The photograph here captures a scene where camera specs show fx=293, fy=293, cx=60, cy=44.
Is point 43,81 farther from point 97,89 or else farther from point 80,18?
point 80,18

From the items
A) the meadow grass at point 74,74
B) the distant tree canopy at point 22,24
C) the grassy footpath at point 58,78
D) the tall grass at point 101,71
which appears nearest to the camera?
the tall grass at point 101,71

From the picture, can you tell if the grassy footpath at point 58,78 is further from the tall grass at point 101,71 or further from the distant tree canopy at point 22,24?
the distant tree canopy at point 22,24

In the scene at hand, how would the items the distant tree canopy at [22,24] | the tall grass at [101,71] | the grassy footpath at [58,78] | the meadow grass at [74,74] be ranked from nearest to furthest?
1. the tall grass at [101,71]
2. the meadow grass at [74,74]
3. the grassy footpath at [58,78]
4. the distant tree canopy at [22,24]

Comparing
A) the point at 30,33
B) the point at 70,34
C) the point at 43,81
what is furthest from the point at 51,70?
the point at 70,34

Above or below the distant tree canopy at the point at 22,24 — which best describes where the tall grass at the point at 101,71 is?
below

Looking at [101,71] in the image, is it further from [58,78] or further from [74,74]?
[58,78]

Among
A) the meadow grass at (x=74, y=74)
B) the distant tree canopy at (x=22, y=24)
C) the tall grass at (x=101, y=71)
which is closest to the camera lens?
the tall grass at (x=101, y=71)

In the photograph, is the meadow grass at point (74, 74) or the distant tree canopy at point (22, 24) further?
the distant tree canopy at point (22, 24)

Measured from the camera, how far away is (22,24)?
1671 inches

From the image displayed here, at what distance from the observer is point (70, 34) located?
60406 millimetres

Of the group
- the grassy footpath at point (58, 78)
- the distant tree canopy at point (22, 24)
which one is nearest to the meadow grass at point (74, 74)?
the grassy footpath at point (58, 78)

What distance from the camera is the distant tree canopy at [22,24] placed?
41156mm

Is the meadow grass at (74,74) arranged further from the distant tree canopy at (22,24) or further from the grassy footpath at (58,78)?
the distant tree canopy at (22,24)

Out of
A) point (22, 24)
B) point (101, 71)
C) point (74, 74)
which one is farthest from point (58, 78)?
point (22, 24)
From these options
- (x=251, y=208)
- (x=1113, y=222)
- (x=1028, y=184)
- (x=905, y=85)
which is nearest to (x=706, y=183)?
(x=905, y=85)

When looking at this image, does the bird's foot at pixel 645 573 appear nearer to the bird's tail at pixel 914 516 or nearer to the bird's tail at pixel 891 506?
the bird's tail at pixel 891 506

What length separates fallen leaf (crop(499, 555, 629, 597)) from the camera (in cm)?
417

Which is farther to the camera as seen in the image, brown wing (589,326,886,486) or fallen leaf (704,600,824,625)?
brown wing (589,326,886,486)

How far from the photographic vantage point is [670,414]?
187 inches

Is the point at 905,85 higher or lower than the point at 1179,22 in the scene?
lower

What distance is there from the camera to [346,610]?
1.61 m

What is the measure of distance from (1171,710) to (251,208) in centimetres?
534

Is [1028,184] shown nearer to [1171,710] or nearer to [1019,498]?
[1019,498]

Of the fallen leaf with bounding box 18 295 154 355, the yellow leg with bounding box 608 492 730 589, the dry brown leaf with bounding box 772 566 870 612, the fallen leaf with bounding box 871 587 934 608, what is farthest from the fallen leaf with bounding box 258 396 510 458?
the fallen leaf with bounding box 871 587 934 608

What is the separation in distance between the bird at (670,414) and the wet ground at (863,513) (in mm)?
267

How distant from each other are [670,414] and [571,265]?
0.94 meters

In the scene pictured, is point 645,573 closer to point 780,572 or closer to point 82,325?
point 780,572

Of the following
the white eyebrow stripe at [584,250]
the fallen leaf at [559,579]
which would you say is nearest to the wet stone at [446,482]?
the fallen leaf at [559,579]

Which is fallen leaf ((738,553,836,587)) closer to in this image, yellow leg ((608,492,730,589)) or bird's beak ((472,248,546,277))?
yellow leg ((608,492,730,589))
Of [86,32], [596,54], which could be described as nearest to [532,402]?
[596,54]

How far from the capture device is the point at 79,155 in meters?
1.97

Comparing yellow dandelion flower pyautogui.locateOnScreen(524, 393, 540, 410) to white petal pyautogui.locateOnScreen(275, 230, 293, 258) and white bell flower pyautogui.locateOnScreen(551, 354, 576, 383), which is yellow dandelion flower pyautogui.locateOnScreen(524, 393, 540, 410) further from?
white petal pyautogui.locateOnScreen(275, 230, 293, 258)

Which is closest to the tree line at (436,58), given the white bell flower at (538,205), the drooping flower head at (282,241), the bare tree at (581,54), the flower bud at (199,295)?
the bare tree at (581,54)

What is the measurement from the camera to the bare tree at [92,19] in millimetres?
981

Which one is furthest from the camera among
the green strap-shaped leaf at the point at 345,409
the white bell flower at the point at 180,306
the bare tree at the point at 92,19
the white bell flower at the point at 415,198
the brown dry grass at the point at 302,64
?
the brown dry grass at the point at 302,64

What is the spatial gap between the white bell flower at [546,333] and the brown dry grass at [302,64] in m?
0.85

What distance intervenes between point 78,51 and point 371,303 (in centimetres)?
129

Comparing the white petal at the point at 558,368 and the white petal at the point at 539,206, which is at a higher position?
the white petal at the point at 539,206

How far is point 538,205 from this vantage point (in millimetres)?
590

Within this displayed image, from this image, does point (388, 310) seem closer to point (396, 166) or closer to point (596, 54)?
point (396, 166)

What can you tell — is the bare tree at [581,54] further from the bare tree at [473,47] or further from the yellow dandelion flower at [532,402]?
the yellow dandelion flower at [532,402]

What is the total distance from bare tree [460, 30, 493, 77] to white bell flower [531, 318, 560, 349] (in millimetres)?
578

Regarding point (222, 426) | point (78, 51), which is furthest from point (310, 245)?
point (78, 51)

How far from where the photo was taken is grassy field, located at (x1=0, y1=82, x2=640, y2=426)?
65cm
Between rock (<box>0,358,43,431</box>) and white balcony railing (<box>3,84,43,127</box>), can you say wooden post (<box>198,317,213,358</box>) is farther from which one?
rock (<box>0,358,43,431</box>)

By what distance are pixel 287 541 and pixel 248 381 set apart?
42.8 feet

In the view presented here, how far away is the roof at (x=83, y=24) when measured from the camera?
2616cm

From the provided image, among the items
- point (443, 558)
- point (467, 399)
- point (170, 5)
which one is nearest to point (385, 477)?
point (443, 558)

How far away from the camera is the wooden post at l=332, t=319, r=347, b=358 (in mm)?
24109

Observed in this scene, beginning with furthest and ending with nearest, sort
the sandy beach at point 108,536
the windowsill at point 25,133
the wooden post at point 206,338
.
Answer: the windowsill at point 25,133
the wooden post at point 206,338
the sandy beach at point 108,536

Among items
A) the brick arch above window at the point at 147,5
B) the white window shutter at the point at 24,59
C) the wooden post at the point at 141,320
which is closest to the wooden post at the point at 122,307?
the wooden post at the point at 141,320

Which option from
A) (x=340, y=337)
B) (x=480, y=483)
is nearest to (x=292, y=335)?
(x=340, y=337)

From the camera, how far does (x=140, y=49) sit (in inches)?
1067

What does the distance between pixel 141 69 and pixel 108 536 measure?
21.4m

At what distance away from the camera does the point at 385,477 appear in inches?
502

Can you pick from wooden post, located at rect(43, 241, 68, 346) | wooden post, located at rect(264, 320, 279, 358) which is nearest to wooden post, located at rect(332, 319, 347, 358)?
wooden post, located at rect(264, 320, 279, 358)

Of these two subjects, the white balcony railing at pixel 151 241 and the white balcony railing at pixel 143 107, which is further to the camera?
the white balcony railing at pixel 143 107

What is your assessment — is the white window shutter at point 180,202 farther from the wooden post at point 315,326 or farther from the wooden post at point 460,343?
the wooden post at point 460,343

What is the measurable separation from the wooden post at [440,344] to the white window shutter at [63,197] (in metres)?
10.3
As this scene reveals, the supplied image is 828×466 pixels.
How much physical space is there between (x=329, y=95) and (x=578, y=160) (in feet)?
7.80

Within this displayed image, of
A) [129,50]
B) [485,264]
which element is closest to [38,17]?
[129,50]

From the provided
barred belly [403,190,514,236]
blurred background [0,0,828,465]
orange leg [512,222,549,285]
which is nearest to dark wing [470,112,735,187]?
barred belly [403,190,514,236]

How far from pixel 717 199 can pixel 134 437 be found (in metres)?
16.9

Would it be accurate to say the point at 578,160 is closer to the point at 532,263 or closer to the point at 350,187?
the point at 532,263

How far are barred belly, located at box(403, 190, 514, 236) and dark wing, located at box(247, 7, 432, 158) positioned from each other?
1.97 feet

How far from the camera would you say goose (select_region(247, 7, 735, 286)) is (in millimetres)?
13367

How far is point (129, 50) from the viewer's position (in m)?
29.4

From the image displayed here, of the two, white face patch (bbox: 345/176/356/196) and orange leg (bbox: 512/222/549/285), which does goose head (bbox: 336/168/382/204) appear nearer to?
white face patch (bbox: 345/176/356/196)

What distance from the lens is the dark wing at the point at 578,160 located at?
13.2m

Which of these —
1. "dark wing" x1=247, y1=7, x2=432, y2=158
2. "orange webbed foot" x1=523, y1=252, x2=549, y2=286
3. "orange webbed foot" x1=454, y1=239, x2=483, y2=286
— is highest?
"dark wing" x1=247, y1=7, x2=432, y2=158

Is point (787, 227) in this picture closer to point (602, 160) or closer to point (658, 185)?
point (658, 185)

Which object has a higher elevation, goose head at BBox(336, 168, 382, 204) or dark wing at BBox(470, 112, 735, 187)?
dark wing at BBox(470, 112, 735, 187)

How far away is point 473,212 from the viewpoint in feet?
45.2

◇ ◇ ◇

**Your instructions**
Repeat exactly, and only, the lines from the line containing "What is the measurable" through the last line of the records above, both included.

**Answer below**
What is the measurable separation from the wooden post at [440,344] to the white window shutter at [63,197] (in metres)?
10.3
As this scene reveals, the supplied image is 828×466 pixels.
How much physical space is there between (x=329, y=95) and (x=578, y=160) (in feet)?
7.80

Within this displayed image, of
A) [129,50]
B) [485,264]
which element is closest to [38,17]?
[129,50]

From the provided
barred belly [403,190,514,236]
blurred background [0,0,828,465]
orange leg [512,222,549,285]
which is nearest to dark wing [470,112,735,187]?
barred belly [403,190,514,236]

How far from pixel 717 199 can pixel 134 437 be found (in metres)?
16.9

Would it be accurate to say the point at 578,160 is closer to the point at 532,263 or closer to the point at 350,187?
the point at 532,263

How far are barred belly, located at box(403, 190, 514, 236) and dark wing, located at box(247, 7, 432, 158) positioned from each other?
1.97 feet

How far from the camera would you say goose (select_region(247, 7, 735, 286)) is (in millimetres)?
13367

How far is point (129, 50) from the viewer's position (in m)?
29.4

From the image displayed here, of the two, white face patch (bbox: 345/176/356/196) and orange leg (bbox: 512/222/549/285), which does goose head (bbox: 336/168/382/204) appear nearer to?
white face patch (bbox: 345/176/356/196)

What distance from the lens is the dark wing at the point at 578,160 located at?
13.2m

Which of these —
1. "dark wing" x1=247, y1=7, x2=432, y2=158
2. "orange webbed foot" x1=523, y1=252, x2=549, y2=286
3. "orange webbed foot" x1=454, y1=239, x2=483, y2=286
— is highest?
"dark wing" x1=247, y1=7, x2=432, y2=158

Is point (787, 227) in this picture closer to point (602, 160) or closer to point (658, 185)?
point (658, 185)

Which object has a higher elevation, goose head at BBox(336, 168, 382, 204) or dark wing at BBox(470, 112, 735, 187)?
dark wing at BBox(470, 112, 735, 187)

How far away is point 473,212 from the viewpoint in feet?
45.2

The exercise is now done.